Cosa s’intenda per «risanamento strategico» e come il nuovo progetto possa «valutare le vecchie passività» non è però stato detto chiaramente ai volontari e ai dipendenti. Ma una delle idee sulle quali si lavora è quella di una “bad company” sulla quale lasciare i circa sette milioni di euro di debiti, un buco che si è accumulato per colpa della gestione Fois, poi commissariata, le cui operazioni sono arrivate all’attenzione della magistratura.

Ripartiamo da zero

Durante la riunione di giovedì sera i vertici della Croce rossa hanno confermato la volontà di vendere la sede di Lipomo e di cercarne una più piccola, concentrando più volontari in città, dato che l’immobile di via Italia Libera è di proprietà del comitato centrale. Hanno sottolineato che ora serve «un taglio con il passato» e una «ripartenza da zero». Con l’obiettivo di rendere autonomo il comitato di Como dal prossimo autunno. La soluzione tecnica allo studio, sentite le voci più addentro alla questione, sarebbe quella di liquidare il vecchio comitato con tutti i debiti al seguito, una scatola dentro la quale inserire anche la sede di Lipomo. Con buona pace dei creditori.
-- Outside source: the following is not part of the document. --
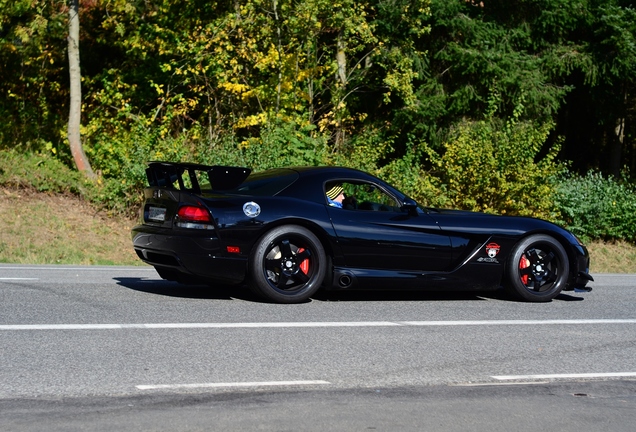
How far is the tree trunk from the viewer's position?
2175 centimetres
Mentre i servizi oggi forniti alla cittadinanza verrebbero portati avanti da un comitato ripulito, più spostato sulla sede di Como e con un minor numero di dipendenti. Del resto il comitato di Roma non può esporsi e coprire il debito del comitato di Como, un ente autonomo. Significherebbe creare un precedente. Infatti diversi comitati in mezza Italia sono in difficoltà, in molti alzerebbero la mano. Comunque queste ultime ricostruzioni sono smentite ufficialmente da Valastro che vuole al contrario mettere in luce il grande spirito di collaborazione trovato a Como. «Faremo delle riunioni periodiche, ci siamo presi un impegno – così Valastro – dobbiamo elaborare il progetto migliore per far uscire la Croce rossa di Como dalla crisi».

Una nota, all’inizio dell’assemblea di giovedì il commissario straordinario inviato da Roma Alberto Piacentini ha chiesto a tutti di non rivolgersi alla stampa come ai sindacati, perché notizie e informazioni ledono a suo dire l’immagine dell’associazione. Ha anche invitato eventuali giornalisti non soci presenti a lasciare la sala.